By Akanksha Khullar
Due to a wide range of factors, Indian women have historically faced multiple barriers to accessing sexual and reproductive health (SRH) care products and services. The COVID-19 pandemic and consequent disruptions have exacerbated these barriers and their adverse effects.
In 1952, India became the world’s first country to launch a national family planning programme. Since then, New Delhi has become a signatory to various international covenants and conventions related to feminine health and hygiene, and has launched several relevant national programmes. However, despite these efforts, India still has a long way to go vis-à-vis ensuring women’s comprehensive access to SRH care.
For instance, there are several shortcomings in India’s maternal care landscape. On one hand, there is limited provision of antenatal and postnatal care services within the Indian public health system. On the other, there are challenges—such as socio-cultural and financial factors, lack of public awareness about the significance of maternal care, etc—that negatively impact women’s access to antenatal and postnatal care. According to the National Family Health Survey, in 2015-16, only 21 per cent of women in India received complete antenatal care during pregnancy, and about 62.4 per cent received postnatal care within two days of delivery.
Access to contraceptives and abortion services—which are also essential for women to exercise agency over their own bodies—is even more complicated. Although abortion is legal in India (albeit in certain circumstances), millions of women continue to undergo unsafe abortions, risking injury and death. While there are several risk factors contributing to India’s high maternal mortality rate—including anaemia, sepsis, hypertension, etc—unsafe abortions have become one of the most common causes of maternal mortality, with nearly 8 per cent of all maternal deaths attributed to complications from unsafe procedures.
Moreover, nearly 12.9 per cent of women in India do not have access to their preferred method of contraception, and 5.7 per cent have no access to spacing methods that could be used between pregnancies to maintain their health. Additionally, regressive social norms and limited legal reform along with various other structural factors only exacerbate the problem, impeding women’s access to comprehensive SRH care.

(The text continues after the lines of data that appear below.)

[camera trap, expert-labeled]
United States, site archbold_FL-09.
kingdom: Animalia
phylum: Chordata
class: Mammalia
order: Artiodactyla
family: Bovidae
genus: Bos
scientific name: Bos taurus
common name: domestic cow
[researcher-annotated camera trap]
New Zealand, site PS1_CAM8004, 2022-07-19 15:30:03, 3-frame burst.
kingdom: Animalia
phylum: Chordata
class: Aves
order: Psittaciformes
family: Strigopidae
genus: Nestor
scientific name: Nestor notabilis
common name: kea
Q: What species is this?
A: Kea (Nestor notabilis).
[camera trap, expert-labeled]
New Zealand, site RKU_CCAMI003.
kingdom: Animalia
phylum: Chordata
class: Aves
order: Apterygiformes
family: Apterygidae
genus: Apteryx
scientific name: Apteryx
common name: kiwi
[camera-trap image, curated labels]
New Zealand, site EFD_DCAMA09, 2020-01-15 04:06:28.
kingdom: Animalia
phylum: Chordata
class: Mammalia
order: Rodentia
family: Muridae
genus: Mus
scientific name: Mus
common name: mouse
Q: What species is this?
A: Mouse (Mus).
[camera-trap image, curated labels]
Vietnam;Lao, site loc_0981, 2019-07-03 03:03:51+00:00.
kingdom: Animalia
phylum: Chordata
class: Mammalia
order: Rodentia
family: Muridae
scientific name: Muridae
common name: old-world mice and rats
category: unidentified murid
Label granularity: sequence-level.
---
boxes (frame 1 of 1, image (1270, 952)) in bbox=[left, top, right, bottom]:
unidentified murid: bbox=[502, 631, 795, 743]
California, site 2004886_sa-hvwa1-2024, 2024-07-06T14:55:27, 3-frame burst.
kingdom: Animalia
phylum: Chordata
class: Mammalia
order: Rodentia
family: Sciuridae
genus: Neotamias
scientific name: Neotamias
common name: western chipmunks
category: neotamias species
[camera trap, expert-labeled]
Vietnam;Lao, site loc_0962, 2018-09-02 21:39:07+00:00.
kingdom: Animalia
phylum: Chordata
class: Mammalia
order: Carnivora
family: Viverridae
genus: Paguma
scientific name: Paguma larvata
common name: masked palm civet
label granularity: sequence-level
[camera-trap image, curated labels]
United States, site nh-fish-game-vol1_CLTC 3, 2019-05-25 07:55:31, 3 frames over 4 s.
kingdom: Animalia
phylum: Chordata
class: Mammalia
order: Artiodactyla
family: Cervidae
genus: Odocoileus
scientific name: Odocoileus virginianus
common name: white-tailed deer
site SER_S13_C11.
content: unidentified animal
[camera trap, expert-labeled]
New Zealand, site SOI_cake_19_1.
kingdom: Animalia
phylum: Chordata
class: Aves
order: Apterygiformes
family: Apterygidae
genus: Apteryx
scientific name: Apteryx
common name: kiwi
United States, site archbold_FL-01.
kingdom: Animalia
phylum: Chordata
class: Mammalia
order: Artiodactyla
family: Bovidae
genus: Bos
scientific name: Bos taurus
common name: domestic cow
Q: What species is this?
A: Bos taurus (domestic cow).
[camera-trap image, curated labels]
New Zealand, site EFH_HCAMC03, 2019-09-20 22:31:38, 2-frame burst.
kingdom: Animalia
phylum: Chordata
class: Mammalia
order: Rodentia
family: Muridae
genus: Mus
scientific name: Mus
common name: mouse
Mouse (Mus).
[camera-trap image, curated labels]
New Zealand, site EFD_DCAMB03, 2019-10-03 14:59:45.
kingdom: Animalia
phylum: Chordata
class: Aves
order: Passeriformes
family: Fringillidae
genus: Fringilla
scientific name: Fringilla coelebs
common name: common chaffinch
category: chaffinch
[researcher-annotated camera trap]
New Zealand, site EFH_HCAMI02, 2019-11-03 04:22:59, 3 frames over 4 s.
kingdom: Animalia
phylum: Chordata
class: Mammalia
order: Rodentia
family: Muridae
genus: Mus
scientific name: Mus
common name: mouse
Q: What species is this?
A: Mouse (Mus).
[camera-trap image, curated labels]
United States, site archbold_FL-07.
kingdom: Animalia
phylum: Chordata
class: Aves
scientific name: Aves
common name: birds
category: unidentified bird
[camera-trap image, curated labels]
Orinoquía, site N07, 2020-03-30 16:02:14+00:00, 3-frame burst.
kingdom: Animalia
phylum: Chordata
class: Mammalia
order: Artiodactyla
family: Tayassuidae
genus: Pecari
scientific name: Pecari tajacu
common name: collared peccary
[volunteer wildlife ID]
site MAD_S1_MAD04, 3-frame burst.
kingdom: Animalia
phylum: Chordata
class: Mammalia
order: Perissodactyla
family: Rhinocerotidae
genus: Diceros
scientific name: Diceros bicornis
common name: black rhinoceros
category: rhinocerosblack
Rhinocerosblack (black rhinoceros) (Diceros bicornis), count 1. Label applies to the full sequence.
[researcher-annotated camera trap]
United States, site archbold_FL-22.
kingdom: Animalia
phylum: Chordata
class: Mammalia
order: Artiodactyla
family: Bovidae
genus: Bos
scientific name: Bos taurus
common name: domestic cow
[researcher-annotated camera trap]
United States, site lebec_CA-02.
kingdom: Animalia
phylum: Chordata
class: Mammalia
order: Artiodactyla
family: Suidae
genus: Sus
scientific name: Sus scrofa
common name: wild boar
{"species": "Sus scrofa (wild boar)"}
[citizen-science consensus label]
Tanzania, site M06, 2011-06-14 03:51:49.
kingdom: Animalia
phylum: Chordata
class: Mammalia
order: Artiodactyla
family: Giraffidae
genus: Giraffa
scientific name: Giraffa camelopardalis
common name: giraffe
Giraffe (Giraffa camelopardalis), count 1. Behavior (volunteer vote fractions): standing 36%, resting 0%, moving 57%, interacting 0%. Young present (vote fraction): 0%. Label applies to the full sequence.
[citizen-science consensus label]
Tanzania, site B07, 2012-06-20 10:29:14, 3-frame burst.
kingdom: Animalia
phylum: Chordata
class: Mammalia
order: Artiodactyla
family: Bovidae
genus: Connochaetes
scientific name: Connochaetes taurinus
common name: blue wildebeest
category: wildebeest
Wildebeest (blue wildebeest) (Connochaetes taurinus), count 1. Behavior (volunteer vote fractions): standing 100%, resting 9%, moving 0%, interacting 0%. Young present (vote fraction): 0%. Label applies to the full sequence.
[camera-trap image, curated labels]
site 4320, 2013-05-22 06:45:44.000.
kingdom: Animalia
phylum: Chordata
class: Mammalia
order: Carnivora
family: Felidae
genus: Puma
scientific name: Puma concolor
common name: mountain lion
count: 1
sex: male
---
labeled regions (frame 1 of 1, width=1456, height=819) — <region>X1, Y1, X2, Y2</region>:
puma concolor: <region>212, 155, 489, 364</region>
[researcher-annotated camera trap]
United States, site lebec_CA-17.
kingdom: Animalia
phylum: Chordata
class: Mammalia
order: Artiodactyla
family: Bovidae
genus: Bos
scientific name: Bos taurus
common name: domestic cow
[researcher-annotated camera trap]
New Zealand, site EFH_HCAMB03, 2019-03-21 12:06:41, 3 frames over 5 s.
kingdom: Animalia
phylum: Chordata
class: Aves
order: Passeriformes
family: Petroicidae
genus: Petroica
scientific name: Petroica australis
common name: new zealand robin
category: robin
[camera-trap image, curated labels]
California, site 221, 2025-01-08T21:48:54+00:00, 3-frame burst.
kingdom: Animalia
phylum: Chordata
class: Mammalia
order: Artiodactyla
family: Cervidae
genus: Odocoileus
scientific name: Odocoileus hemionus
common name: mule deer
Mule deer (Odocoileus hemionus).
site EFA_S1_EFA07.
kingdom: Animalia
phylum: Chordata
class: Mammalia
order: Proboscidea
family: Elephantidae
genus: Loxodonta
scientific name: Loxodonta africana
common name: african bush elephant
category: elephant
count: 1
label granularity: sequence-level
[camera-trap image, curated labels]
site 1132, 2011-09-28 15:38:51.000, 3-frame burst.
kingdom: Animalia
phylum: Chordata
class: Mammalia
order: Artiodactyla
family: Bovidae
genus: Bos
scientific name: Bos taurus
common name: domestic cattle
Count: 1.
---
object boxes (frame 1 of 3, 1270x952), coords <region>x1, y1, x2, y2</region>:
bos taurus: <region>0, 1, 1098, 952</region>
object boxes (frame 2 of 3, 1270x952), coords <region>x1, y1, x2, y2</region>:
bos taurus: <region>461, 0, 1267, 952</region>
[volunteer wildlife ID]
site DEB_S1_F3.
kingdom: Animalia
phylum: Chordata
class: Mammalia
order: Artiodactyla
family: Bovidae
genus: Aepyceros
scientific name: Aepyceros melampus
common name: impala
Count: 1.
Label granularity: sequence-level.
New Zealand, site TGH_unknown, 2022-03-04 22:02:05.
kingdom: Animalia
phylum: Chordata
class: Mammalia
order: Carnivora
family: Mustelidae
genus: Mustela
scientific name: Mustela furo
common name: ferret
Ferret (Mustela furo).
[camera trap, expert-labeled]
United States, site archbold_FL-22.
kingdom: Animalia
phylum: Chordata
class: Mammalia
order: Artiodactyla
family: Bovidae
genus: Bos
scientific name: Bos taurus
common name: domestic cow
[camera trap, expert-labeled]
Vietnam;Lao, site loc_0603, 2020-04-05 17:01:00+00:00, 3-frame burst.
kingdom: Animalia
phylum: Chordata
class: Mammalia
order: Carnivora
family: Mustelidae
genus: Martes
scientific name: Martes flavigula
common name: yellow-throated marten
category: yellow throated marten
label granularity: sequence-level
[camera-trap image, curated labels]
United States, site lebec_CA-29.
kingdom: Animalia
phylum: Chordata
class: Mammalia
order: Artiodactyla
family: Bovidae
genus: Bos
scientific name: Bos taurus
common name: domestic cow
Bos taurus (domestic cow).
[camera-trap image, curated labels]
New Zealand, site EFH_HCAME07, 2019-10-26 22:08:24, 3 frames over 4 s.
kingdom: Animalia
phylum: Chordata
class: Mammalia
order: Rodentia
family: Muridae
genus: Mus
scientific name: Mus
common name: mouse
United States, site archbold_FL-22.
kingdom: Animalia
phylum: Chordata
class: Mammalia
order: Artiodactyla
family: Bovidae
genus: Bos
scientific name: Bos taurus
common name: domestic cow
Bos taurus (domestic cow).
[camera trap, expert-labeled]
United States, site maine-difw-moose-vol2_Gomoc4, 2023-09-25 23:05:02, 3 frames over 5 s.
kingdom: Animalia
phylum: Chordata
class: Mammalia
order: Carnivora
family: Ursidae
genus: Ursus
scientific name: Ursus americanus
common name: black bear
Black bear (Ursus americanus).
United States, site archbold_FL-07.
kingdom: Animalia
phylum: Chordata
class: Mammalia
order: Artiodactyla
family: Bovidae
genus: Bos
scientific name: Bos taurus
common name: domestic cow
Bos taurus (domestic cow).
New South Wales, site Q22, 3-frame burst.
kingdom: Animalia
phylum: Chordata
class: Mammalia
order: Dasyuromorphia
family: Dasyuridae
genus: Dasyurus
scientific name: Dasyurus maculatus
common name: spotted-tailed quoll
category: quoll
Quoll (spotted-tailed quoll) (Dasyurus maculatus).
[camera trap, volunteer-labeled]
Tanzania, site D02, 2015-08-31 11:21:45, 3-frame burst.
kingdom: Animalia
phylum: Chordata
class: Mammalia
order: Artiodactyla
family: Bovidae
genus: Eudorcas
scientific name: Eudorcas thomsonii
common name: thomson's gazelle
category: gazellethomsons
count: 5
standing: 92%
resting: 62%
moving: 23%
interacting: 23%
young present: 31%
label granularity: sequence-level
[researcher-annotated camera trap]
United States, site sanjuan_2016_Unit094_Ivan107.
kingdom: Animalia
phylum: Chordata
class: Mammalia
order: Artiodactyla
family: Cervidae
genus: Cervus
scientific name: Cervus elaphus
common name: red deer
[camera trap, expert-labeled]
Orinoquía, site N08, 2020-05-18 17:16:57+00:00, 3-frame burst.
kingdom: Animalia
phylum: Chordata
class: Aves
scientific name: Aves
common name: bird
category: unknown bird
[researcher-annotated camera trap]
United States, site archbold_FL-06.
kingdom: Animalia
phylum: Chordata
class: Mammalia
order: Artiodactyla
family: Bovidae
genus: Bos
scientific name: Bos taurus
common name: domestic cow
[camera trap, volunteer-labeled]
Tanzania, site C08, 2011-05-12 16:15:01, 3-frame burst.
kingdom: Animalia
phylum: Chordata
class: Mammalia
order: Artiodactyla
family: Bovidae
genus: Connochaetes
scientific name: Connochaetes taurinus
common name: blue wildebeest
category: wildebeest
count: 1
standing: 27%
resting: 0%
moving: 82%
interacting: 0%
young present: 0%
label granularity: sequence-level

Access to SRH care is even more problematic for women from smaller towns or rural areas. They typically rely on traditional methods where their family planning needs, pregnancy care, and access to SRH products are often made possible by locally accredited social health activists (ASHA) and anganwadi workers. These workers form the backbone of primary healthcare in the country’s 6 lakh villages. However, they continue to face several challenges—including lack of access to essential medicines and pregnancy testings kits, hurdles to working at night time etc—to rendering essential services, which in turn deprives women in rural India of necessary SRH care.
The Impact of COVID-19
The onset of the COVID-19 pandemic and ensuing physical restrictions have negatively impacted even existing access to SRH products, services, and information for many Indian women from diverse backgrounds across various socio-economic groups.
This is largely because a majority of public healthcare resources—even those reserved for SRH care—have been redirected towards mitigating the impact of the virus and treating infected patients. Thus, in addition to prevailing shortcomings in India’s SRH landscape, the availability of medical amenities, diagnostic centres, and doctors trained SRH care related services has reduced further.
Anecdotal evidence shows that some women seeking essential SRH services were turned away as medical facilities are overwhelmed by COVID-19 services and thus unable to accommodate them at that juncture.
Compounding this is the problem of disrupted pharmaceutical supply chains. The nationwide lockdown, transportation limitations, and a shrinking labour market have forced several drug manufacturing plants to close down or reduce capacity. Production has dropped, thereby affecting the availability of SRH products such as contraceptives, antibiotics to treat sexually transmitted diseases, and antiretroviral medicines for AIDS/HIV etc.
The disrupted supply chains could in turn cause price hikes, forcing women to look for alternatives. This could potentially increase health and mortality risks, placing a severe strain on their overall well-being.
Given the pre-existing challenges in women’s access to over-the-shelf contraceptives, these product shortages, coupled with the Ministry of Health and Family Welfare’s decision to temporarily suspend sterilisations and insertion of intra-uterine contraceptive devices at public facilities, could also result in millions of unintended pregnancies, unsafe abortions, and even maternal deaths. An analysis by the Foundation for Reproductive Health Services in India predicts that the lockdown and subsequent lack of facilities will lead to an additional 1.94 million unintended pregnancies; 1.18 million abortions (including 681,883 unsafe abortions), and 1,425 maternal deaths.
Women in rural India are all the more vulnerable due to limitations in access to treatment, products, and information. With restrictions on movement and the threat of infection, locally assigned maternal care attendants are finding it difficult to travel to patients’ homes, which leaves several pregnancies and health unmonitored.
In India, women’s access to essential SRH services has been deeply compromised in the ongoing crisis. While the central government’s approach has rightly focused on containing the spread of the virus, SRH care cannot become collateral damage, should instead be an essential component of the immediate response strategy.